Durant was not out of hearing. He turned suddenly, and observed that the negro looked at Hector when he pronounced these words, and this confirmed the suspicion that Hector was carrying on some conspiracy. He immediately had recourse to that brutality which he considered as the only means of governing black men: Hector and three other negroes were lashed unmercifully; but no confessions could be extorted.

Mr. Jefferies might perhaps have forbidden such violence to be used, if he had not been at the time carousing with a party of jovial West Indians, who thought of nothing but indulging their appetites in all the luxuries that art and nature could supply. The sufferings which had been endured by many of the wretched negroes to furnish out this magnificent entertainment were never once thought of by these selfish epicures. Yet so false are the general estimates of character, that all these gentlemen passed for men of great feeling and generosity! The human mind, in certain situations, becomes so accustomed to ideas of tyranny and cruelty, that they no longer appear extraordinary or detestable: they rather seem part of the necessary and immutable order of things.

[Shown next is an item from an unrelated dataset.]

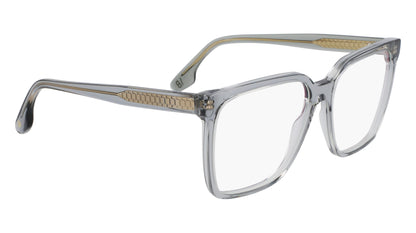 VICTORIA BECKHAM VB2669 037 55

Mr. Jefferies was stopped, as he passed from his dining-room into his drawing-room, by a little negro child, of about five years old, who was crying bitterly. He was the son of one of the slaves who were at this moment under the torturer’s hand. “Poor little devil!” said Mr. Jefferies, who was more than half intoxicated. “Take him away; and tell Durant, some of ye, to pardon his father—if he can.”